La presse togolaise rend un dernier hommage à Radji Yèkini.

20 08 2010

Ils étaient tous là, tous les journalistes de la presse privée toutes catégories, toutes tendances. Malgré les divergences d’opinion ils étaient tous là pour s’incliner devant la mémoire de notre confrère et ami Radji Yèkini Faustin parti accidentellement.

La vie ne tien qu’à un fil. Elle ne vaut rien, mais rien ne la vaut. Deux heures de veillée qui doit permettre aux  journalistes de se rendre compte que nous faisons un métier à risque et ce dernier est permanent. 24h sur 24.

Radji est il mort accidentellement ou faudrait il voir la main de quelqu’un derrière. Une chose est certaine, cette disparition tragique est intervenue à un moment où les journalistes du moins ceux jugés critiques à l’endroit du pouvoir ont leur vie en danger.

Quand on sait que l’intéressé a approché certains confrères et deux organisations de défense des droits de l’homme quant à un dossier sensible, il y a de quoi rester perplexe face à cette mort accidentelle.

On sait qu’au Togo un accident est vite arrivé avec l’état piteux de nos infrastructures, il est vite arrivé par la volonté d’un certain pouvoir qui a mille et une manière d’en finir avec les gens trop gênants.

Quelle est cette information sensible que Radji détenait ? Qui à intérêt à ce que cette information ne soit pas portée à la connaissance des togolais ? Est  ce pour cela qu’il a fait un accident surtout que celui qui l’a cogné serait en vie ?

Autant d’interrogations qui assaillent tout bon sens.

C’est le lieu de rappeler à la vigilance de tous les confrères qui font leur travail en âme et conscience pour un Togo plus juste demain, de faire plus attention dans l’exercice de notre profession.
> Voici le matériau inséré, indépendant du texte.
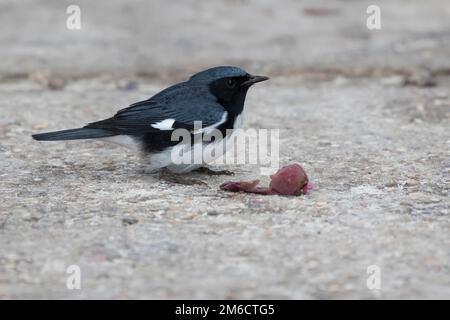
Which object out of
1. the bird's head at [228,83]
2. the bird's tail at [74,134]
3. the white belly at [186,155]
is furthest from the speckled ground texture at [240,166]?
the bird's head at [228,83]

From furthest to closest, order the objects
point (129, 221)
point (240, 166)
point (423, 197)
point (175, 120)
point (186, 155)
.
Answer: point (240, 166)
point (175, 120)
point (186, 155)
point (423, 197)
point (129, 221)

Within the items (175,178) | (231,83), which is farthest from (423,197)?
(175,178)

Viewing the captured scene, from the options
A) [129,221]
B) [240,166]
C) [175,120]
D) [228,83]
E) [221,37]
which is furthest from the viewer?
A: [221,37]

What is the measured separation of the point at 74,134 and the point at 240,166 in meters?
1.18

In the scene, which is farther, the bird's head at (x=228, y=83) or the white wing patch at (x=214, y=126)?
the bird's head at (x=228, y=83)

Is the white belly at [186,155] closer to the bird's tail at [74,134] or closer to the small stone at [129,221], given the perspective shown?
the bird's tail at [74,134]

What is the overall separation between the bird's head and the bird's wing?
54 mm

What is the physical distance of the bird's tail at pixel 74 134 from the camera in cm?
559

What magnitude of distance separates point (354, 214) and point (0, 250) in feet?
6.18

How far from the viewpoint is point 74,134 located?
221 inches

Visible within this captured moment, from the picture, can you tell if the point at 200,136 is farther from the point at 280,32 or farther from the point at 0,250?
the point at 280,32

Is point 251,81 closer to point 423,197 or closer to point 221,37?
point 423,197

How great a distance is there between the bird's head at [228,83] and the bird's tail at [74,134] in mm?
713
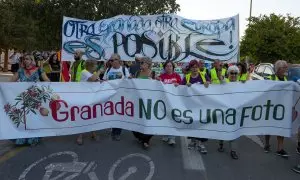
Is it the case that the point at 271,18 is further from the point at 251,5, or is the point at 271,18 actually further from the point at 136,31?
the point at 136,31

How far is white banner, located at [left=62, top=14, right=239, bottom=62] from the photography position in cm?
1014

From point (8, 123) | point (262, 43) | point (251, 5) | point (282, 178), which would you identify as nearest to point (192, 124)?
point (282, 178)

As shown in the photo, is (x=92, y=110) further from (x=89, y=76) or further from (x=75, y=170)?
(x=75, y=170)

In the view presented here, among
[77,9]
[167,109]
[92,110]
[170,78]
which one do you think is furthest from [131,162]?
[77,9]

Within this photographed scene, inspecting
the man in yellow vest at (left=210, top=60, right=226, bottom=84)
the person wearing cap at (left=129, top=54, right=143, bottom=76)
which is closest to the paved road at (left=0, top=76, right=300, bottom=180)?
the man in yellow vest at (left=210, top=60, right=226, bottom=84)

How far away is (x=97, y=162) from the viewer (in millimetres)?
5977

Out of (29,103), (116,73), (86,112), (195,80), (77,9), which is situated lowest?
(86,112)

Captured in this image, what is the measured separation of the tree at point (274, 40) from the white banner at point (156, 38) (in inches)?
1060

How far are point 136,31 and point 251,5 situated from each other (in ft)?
114

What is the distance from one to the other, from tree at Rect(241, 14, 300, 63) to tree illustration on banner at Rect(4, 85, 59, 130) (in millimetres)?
31639

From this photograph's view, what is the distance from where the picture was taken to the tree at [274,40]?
35.5 meters

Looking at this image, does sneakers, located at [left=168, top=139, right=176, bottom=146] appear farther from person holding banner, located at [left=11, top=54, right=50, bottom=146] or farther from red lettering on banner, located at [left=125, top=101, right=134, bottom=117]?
person holding banner, located at [left=11, top=54, right=50, bottom=146]

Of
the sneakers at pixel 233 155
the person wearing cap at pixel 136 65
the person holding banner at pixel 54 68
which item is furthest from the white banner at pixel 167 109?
the person holding banner at pixel 54 68

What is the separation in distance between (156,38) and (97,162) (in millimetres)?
5086
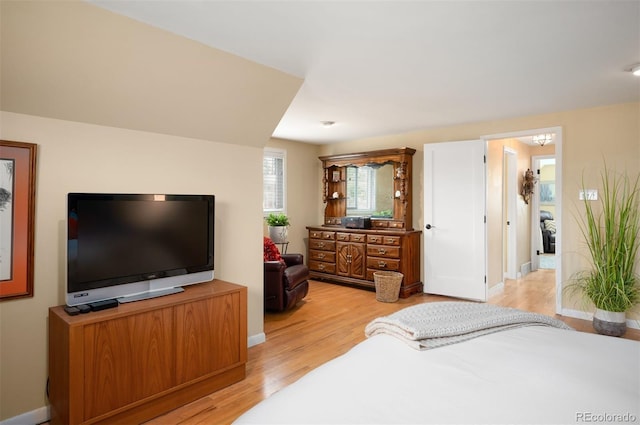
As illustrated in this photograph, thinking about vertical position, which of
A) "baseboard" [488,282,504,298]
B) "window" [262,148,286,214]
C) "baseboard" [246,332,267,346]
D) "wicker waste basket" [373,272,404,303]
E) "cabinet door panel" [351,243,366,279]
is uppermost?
"window" [262,148,286,214]

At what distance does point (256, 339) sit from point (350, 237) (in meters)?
2.50

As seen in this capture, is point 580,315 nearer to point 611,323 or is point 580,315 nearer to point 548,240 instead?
point 611,323

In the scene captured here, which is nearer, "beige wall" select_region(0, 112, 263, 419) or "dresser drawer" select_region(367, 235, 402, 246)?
"beige wall" select_region(0, 112, 263, 419)

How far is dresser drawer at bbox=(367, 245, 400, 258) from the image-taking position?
4.85 meters

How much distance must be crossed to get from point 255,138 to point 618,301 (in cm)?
384

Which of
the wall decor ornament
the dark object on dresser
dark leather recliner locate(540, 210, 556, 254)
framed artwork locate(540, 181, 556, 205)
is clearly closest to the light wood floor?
the dark object on dresser

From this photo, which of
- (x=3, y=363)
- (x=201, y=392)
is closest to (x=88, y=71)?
(x=3, y=363)

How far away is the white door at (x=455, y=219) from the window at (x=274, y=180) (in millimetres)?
2260

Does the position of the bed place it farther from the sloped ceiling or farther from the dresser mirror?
the dresser mirror

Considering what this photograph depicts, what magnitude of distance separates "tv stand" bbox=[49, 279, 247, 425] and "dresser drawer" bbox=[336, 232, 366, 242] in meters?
2.86

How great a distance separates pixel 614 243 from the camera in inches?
Answer: 139

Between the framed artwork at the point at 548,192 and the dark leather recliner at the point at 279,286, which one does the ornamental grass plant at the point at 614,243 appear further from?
the framed artwork at the point at 548,192

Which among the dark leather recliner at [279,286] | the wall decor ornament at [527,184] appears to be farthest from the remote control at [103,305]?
the wall decor ornament at [527,184]

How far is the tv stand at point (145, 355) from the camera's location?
184 cm
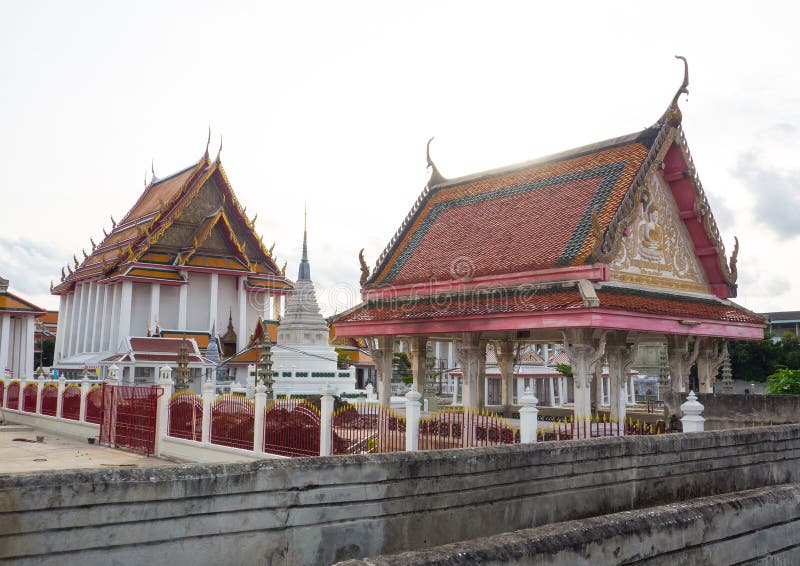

Ceux qui ont une moto comme Radji et ou qui prennent des taxis motos non seulement doivent redoubler de vigilance mais doivent  s’acheter un casque.

Une chose est sûre, si Radji avait un casque, il serait des nôtres sur le terrain de reportages en ces temps chauds où les gaz lacrymogènes sont les choses les mieux partagées sur le terrain en ces temps de vives tensions et de crises profondes.

La disparition de Radji pose d’autres problèmes liés aux conditions mêmes des journalistes.

Combien sont ils payés tous ces jeunes qui ont eu le tort d’embrasser un métier qui les passionne ?

Comment sont ils traités par ces patrons qui n’ont aucune notion d’une entreprise de presse et qui continuent de gérer les radios, les télés, les presses écrites comme des épiceries.

Ces patrons qui mangent la laine sur le dos des mordus du micros  et de la plume menant une vie de prince à s’offrant des voyages, des femmes à gogo, en puisant comme ce n’est pas permis dans les caisses de la boîte, en plaçant leurs copines, leurs bureaux ou leurs enfants sur les opportunités de stages de perfectionnement sont les premiers responsables de ces genres de situation .

Il nous revient à nous autres qui se disent victimes de ces patrons d’œuvrer pour la convention collective tant clamée sur tous les toits. Mais pour y arriver nous devons avoir des organisations dignes de  ce nom qui se respectent mais pour l’instant ce n’est pas le cas.

Le réflexe pour un journaliste qui serait en danger n’est pas d’alerter une organisation de la profession mais des structures internationales comme le haut commissariat des nations unies aux droits de l’homme (HCDH). La crise de confiance est là, si les journalistes ne peuvent plus avoir confiance en d’autres journalistes, il faut avoir le courage de reconnaître que le malaise est là et mérite d’être combattu. Vouloir se comporter comme si tout va bien dans le meilleur des mondes est pure hypocrisie.